To save any dataset call `pinnsim.dataset_functions.dataset_handling.save_dataset_raw()` and specify the path. As a default we suggest the `data` folder in the project.

## Datasets needed for training (can take a while ~20 min)

The following cell can be run if the various datasets should be simulated for training the PINNs that are needed to run PINNSim on the IEEE 9-bus system. They can be found readily simulated in `data.learning_data`. 

In [6]:
import itertools

from pinnsim import LEARNING_DATA_PATH

seeds = torch.randint(
    low=100000,
    high=100000000,
    size=(9,),
    generator=torch.Generator().manual_seed(21643131),
).tolist()

for seed, (generator_id, dataset_type) in zip(
    seeds,
    itertools.product(
        ["ieee9_1", "ieee9_2", "ieee9_3"], ["train", "test", "collocation"]
    ),
):
    dataset_config = define_dataset_config(
        dataset_type=dataset_type, generator_id=generator_id, seed=seed
    )
    generate_dataset(dataset_config, data_path=LEARNING_DATA_PATH)
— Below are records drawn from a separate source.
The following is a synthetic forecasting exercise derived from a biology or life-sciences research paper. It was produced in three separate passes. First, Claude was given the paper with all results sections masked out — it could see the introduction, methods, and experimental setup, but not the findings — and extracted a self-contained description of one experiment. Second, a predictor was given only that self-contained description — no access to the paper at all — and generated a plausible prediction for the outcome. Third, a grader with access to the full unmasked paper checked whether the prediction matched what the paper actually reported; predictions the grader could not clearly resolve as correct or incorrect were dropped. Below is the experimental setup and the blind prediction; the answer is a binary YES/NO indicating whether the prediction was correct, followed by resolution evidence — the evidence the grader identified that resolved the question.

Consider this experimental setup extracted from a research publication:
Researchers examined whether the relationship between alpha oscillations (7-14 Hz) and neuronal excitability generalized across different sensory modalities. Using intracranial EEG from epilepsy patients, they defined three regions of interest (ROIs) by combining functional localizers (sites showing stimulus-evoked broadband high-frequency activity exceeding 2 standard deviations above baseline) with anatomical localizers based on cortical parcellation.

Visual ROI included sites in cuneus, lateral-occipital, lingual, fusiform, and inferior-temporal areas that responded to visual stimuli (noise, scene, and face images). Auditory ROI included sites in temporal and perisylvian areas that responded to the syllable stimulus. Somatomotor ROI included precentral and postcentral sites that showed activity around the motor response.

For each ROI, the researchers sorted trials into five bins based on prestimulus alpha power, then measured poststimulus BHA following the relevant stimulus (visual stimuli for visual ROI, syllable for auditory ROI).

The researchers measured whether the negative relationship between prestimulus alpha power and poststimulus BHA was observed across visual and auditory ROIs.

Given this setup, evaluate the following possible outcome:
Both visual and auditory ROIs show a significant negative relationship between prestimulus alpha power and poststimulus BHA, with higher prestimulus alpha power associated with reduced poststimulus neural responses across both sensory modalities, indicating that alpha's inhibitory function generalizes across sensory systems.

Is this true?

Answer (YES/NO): YES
Saved dataset "train_ieee9_1".
Created and saved dataset train_ieee9_1 in 108.64 s.
Saved dataset "test_ieee9_1".
Created and saved dataset test_ieee9_1 in 179.96 s.
Saved dataset "collocation_ieee9_1".
Created and saved dataset collocation_ieee9_1 in 0.09 s.
Saved dataset "train_ieee9_2".
Created and saved dataset train_ieee9_2 in 148.06 s.
Saved dataset "test_ieee9_2".
Created and saved dataset test_ieee9_2 in 235.21 s.
Saved dataset "collocation_ieee9_2".
Created and saved dataset collocation_ieee9_2 in 0.07 s.
Saved dataset "train_ieee9_3".
Created and saved dataset train_ieee9_3 in 165.99 s.
Saved dataset "test_ieee9_3".
Created and saved dataset test_ieee9_3 in 264.15 s.
Saved dataset "collocation_ieee9_3".
Created and saved dataset collocation_ieee9_3 in 0.07 s.